Imagination without limits.
That's the magic infusing Makerspaces in JUSD classrooms, libraries and innovation centers. Jurupa Unified has integrated Makerspaces – collaborative work areas where students build, learn, explore, make, share and experiment, often using technology – into schools district-wide.
Teachers say Makerspaces help students grow, innovate, and learn resilience, resolve and determination. The spaces support all subjects, challenge young minds, and engage all students, almost without exception, educators said.

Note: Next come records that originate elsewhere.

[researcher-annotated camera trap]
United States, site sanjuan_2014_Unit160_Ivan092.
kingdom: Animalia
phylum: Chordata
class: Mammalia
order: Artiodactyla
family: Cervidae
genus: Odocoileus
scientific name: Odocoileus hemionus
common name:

“Students are so motivated within to create something that they are focused and active," said Julia Quinto, an instructor at Rustic Lane Elementary. “Even the kids who I didn't think would be excited about making were so enveloped in a project."
Tonya Coats, a Rustic Lane teacher who has used Makerspaces for four years in subjects ranging from art to robotics to coding, said the spaces give students autonomy, the freedom to discover, and a judgment-free place to experiment.
Mission Middle School teacher Laurie Ludwig agreed: “Having this space available has been invaluable. It gives students hands-on opportunities to try, stumble, get up, and soar!" she said, emphasizing the value of technology in high school, college, trade school and careers.
Veronica Gonzalez, Coordinator of Information Technology for JUSD, added that Makerspaces strengthen students' resilience and technology skills, teaching them to persevere and learn without limits for a lifetime: “As students are building projects and testing them, they are learning how to troubleshoot by analyzing the areas that need re-engineering," she said.
Ms. Coats elaborated: “Having access to Makerspaces has changed the way I teach because I have learned that it's OK to let students struggle with concepts sometimes. This helps students keep going even when it's hard. By doing this, students learn patience, creativity, innovation, and a strong growth mind-set, and their frustrations quickly turn into a deeper retention of information."
Asked for examples of Makerspace learning in action, the teachers shared a couple of stories:
Kristi Batchelder, principal of Rustic Lane Elementary, praised instructors campus-wide for their creative use of Makerspaces. “Teachers have become innovators themselves, designing enriching, hands-on opportunities for their students," Ms. Batchelder said. “Many teachers have even created small Makerspaces within their classrooms by simply repurposing a back table or corner of the room." She added, “Watching students interact with the Rustic Lane Innovation Center is a joy to behold. You can feel the buzz of their energy because they are excited for the learning opportunities they are about to experience."